[KETENTUAN LATIHAN]
Bisakah Anda menyalin persis bagian kutipan tentang Moloku Kie Raha, dimulai pada kata-kata yang memuat "Bacan, arti harfiahnya" dan berhenti setelah "adalah memasok logistik."?

[KUTIPAN PILIHAN]
Jailolo adalah kesultanan yang tidak terlalu banyak dibicarakan orang dan sedikit sekali tulisan-tulisan yang mambahas kerajaan Jailolo. Jailolo berarti mengerjakan sesuatu terlalu terburu-buru. Fungsi dan kedudukan Sultan Jailolo adalah hubungan luar negeri.
Bacan, arti harfiahnya adalah baca, yang oleh Sultan Musaffar Syah (Sultan Ternate) mengatakan Bacan adalah memasukkan sesuatu, itu berarti bahwa mambaca adalah usaha sadar yang dilakukan seseorang untuk memasukkan sesuatu kedalam otaknya untuk menjadi pengetahuan. Tugas dan fungsi sultan Bacan adalah memasok logistik.
Sistem pemerintahan Moloku Kie Raha (Ternate, Jailolo, Bacan dan Tidore) pada masa itu umumnya berjalan di atas partership executive (bobato ngaruha = dewan empat) dan legislatif (bobato nyagimoi setufkange = dewan delapanbelas sebagai unsur perwakilan, ditunjuk/dipilih Kimelaha Labuha, Kimelaha Tobona Waiola). Jazirat Al-Mulk yang telah meninggalkan tapak-tapak sejarah yang panjang. Kesultanan Islam pertama sebelum Majapahit lahir, wilayahnya mencakup seluruh kepulauan Maluku, Irian Bagian Barat, Nusa Tenggara, Sulawesi, Sambas dan Singkawang bahkan sampai ke Philipina Selatan. Kemudian berdatangan orang Portugis dan Spanyol mereka ini bercokol tetapi harus berhadapan dengan Sultan-sultan yang gagah berani.

[DATA TERSIMPAN]

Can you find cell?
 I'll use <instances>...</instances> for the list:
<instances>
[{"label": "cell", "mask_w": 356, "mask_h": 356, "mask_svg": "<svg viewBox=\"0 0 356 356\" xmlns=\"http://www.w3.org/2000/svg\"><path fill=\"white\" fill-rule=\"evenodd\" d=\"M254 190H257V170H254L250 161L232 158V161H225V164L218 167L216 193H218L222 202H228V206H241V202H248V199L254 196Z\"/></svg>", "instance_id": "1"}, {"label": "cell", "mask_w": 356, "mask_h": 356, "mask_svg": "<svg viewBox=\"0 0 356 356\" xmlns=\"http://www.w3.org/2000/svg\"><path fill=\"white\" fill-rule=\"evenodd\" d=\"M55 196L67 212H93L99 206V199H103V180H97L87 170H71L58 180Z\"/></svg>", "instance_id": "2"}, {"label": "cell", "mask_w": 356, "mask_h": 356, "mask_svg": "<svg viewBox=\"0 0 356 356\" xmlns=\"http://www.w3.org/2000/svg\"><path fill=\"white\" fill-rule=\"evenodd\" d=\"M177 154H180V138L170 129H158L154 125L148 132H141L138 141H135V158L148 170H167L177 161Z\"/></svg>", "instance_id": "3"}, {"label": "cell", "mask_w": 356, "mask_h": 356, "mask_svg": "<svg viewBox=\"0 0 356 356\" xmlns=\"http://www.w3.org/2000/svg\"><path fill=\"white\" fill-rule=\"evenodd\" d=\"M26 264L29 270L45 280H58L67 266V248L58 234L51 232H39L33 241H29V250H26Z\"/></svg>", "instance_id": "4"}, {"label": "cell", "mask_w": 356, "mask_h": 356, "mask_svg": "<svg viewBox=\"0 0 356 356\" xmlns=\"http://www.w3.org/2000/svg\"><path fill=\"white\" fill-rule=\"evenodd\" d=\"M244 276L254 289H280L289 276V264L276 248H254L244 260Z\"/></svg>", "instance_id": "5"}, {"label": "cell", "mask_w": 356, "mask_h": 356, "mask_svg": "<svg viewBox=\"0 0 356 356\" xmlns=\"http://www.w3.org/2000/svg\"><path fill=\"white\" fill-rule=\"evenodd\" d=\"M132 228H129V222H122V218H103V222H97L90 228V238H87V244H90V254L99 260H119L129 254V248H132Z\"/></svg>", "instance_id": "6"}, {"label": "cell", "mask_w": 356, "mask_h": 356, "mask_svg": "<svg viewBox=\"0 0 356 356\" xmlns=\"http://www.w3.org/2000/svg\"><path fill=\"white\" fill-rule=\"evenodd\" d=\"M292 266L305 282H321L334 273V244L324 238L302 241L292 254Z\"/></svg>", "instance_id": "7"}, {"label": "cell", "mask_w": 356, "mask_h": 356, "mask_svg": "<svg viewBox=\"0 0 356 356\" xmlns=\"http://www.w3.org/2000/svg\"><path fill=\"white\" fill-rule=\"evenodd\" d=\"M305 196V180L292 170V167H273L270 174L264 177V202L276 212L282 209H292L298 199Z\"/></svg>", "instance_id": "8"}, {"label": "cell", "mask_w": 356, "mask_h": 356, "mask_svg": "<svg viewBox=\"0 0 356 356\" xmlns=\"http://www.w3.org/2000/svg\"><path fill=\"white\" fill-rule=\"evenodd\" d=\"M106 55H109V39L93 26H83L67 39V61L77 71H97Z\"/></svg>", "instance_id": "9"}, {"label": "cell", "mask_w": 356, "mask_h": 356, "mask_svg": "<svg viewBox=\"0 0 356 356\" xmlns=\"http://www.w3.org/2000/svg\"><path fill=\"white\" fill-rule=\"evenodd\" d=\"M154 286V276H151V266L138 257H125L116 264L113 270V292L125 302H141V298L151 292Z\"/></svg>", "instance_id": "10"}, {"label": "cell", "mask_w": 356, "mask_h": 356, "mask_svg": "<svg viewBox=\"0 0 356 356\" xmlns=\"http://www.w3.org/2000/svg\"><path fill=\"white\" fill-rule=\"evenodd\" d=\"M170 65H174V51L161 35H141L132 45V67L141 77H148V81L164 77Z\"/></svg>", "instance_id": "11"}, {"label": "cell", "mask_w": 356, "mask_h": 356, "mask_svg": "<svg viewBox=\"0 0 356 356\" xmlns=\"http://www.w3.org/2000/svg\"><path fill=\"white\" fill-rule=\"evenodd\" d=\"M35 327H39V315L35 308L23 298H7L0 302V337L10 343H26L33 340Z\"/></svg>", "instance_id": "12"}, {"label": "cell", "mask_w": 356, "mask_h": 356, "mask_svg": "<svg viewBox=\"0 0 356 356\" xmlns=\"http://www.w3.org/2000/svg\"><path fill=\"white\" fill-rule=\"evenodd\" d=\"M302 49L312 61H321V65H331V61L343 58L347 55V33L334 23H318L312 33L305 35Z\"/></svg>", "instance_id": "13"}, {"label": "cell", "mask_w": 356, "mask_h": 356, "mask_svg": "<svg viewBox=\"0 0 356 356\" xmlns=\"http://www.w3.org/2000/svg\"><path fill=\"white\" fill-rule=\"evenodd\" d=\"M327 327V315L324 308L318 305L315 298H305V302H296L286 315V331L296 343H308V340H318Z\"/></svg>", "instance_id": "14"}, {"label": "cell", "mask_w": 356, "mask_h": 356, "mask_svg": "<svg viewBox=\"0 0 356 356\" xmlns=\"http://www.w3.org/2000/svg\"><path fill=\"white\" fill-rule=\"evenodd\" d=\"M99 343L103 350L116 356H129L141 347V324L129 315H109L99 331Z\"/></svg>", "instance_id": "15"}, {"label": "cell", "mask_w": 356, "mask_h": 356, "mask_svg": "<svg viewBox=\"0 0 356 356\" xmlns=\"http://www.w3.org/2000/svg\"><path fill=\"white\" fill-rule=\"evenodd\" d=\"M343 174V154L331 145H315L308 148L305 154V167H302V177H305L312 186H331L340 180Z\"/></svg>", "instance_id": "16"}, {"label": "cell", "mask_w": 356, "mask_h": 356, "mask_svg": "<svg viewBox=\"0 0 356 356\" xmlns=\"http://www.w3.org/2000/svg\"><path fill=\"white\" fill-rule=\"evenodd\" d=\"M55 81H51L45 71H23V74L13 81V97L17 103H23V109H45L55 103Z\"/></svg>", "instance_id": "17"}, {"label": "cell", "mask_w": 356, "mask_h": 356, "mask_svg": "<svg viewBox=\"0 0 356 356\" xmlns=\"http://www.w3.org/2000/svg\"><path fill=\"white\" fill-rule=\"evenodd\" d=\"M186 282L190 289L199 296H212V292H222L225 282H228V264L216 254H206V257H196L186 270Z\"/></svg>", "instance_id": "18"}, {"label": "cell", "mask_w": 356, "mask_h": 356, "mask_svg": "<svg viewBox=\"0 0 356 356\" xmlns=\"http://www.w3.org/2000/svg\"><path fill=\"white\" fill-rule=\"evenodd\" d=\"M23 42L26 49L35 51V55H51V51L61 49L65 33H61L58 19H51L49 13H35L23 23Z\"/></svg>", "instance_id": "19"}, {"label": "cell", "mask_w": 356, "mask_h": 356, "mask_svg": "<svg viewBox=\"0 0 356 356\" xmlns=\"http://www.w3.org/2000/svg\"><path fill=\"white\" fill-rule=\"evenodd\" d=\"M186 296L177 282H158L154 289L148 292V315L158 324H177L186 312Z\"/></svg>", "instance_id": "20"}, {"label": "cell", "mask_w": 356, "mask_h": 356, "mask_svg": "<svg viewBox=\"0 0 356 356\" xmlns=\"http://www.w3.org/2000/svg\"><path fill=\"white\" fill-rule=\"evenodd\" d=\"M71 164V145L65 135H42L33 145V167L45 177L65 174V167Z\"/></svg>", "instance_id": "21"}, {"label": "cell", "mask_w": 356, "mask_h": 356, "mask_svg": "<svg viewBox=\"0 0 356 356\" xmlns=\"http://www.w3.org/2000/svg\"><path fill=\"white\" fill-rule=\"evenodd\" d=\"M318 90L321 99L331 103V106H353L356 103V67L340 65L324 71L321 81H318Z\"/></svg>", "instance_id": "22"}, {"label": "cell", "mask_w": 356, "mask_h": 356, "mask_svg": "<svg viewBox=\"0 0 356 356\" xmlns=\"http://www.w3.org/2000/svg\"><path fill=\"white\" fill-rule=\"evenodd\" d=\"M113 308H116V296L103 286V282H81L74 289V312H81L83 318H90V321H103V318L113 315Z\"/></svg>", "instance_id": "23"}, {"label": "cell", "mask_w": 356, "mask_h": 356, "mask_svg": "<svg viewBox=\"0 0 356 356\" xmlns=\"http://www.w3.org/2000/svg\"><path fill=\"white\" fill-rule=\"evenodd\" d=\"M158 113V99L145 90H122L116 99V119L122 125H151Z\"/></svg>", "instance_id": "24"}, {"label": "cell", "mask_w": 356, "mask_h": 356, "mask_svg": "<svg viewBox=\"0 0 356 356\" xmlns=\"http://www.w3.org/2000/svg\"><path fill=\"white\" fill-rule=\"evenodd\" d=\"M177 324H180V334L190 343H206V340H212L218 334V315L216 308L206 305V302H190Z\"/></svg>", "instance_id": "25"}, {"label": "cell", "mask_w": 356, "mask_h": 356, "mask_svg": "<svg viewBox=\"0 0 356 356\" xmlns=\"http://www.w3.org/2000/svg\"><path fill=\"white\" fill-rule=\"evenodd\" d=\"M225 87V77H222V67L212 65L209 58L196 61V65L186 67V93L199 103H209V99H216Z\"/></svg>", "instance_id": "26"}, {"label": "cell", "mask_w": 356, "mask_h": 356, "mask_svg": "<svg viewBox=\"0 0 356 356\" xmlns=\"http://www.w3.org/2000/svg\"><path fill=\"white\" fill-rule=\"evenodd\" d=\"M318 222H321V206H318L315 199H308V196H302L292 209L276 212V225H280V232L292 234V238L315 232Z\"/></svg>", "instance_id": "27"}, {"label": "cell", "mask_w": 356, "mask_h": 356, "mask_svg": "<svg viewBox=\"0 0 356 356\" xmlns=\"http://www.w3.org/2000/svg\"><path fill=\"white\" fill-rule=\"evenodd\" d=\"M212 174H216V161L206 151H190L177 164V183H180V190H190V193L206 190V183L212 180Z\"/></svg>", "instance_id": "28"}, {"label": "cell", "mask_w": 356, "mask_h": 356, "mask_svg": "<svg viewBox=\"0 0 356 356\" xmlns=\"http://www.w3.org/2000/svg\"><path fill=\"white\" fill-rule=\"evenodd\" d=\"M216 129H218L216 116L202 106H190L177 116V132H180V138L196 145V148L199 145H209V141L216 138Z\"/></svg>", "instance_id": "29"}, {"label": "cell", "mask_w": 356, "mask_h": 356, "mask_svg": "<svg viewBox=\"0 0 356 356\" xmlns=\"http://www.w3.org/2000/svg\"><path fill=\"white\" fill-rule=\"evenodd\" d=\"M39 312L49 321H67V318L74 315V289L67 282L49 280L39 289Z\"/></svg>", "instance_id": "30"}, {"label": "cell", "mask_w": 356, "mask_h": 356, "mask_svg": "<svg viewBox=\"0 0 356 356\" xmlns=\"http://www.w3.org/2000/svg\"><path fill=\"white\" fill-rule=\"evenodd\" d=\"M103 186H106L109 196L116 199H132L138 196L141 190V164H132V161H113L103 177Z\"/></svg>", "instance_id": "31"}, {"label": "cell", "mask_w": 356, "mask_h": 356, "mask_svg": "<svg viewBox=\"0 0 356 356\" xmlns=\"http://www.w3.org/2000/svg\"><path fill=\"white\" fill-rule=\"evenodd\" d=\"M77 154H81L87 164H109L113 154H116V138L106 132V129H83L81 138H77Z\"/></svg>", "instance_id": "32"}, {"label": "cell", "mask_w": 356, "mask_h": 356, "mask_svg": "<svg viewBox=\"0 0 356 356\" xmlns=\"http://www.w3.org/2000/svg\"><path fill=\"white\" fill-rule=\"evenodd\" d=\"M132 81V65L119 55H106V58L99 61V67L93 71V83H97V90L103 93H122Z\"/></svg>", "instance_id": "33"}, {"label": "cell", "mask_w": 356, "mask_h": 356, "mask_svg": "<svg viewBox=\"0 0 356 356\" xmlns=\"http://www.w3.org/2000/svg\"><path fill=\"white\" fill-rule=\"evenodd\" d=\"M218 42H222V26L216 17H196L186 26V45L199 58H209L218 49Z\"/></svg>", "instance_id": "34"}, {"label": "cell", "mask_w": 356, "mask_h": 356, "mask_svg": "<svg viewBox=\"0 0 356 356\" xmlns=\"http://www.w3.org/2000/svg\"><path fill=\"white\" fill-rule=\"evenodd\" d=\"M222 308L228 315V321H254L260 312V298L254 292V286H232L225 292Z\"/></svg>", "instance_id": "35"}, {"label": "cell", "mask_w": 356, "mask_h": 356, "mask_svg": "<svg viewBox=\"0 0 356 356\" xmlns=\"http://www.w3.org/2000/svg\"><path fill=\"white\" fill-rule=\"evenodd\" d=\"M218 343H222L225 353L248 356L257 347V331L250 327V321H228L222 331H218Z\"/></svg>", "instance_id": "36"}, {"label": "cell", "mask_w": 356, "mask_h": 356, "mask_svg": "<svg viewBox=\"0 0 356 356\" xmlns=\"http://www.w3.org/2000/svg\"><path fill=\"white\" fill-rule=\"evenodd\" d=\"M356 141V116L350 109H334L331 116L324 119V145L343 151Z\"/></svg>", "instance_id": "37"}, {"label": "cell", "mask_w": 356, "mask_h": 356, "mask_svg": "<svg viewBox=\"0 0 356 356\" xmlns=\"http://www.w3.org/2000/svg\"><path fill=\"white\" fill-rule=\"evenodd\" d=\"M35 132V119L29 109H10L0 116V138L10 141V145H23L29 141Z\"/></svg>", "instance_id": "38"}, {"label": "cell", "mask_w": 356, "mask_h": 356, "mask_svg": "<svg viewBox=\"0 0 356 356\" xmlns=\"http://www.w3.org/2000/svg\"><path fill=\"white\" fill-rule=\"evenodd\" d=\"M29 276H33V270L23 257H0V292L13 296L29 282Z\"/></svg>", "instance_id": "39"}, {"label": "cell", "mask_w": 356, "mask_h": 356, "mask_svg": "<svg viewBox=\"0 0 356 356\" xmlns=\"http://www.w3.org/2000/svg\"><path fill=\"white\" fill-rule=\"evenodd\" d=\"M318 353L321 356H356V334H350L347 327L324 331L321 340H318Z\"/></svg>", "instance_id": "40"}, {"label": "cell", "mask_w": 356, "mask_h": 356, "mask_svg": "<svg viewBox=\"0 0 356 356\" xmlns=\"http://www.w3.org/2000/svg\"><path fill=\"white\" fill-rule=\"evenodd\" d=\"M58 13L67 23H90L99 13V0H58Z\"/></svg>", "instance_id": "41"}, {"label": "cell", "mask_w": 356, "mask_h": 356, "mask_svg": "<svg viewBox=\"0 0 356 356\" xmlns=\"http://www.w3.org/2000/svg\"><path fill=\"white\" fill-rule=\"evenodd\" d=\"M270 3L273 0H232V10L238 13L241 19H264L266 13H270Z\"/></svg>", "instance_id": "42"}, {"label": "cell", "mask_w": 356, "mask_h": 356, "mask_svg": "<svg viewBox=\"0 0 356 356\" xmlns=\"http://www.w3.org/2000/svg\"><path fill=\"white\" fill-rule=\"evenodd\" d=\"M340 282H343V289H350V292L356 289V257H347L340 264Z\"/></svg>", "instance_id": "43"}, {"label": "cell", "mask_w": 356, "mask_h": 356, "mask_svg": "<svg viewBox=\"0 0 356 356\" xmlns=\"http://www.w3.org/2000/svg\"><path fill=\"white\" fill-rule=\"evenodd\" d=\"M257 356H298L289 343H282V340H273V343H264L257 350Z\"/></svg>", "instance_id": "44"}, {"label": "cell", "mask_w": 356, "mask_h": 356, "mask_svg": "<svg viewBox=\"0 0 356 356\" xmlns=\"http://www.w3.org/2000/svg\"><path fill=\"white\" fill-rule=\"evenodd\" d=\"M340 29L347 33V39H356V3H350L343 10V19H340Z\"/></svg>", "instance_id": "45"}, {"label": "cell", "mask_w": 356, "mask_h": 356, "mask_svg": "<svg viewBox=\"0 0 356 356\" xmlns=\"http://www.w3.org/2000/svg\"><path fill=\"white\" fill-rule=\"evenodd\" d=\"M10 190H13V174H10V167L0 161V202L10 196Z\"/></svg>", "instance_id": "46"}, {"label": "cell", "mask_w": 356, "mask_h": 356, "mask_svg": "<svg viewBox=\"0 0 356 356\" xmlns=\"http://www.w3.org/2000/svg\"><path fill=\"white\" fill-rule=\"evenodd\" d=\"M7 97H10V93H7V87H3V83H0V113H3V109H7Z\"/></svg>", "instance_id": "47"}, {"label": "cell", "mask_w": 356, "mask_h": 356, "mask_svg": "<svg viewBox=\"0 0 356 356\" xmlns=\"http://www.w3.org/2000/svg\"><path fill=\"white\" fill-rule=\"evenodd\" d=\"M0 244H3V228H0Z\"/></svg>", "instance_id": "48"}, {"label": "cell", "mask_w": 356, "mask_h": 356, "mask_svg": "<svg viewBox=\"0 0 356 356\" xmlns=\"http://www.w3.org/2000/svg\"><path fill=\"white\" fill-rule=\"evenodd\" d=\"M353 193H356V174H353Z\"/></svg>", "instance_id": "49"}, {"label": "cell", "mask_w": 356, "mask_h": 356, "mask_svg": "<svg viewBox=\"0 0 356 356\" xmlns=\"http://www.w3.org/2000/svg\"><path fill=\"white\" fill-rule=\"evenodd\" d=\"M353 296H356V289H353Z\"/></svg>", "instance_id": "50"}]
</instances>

[JAWABAN]
Bacan, arti harfiahnya adalah baca, yang oleh Sultan Musaffar Syah (Sultan Ternate) mengatakan Bacan adalah memasukkan sesuatu, itu berarti bahwa mambaca adalah usaha sadar yang dilakukan seseorang untuk memasukkan sesuatu kedalam otaknya untuk menjadi pengetahuan. Tugas dan fungsi sultan Bacan adalah memasok logistik.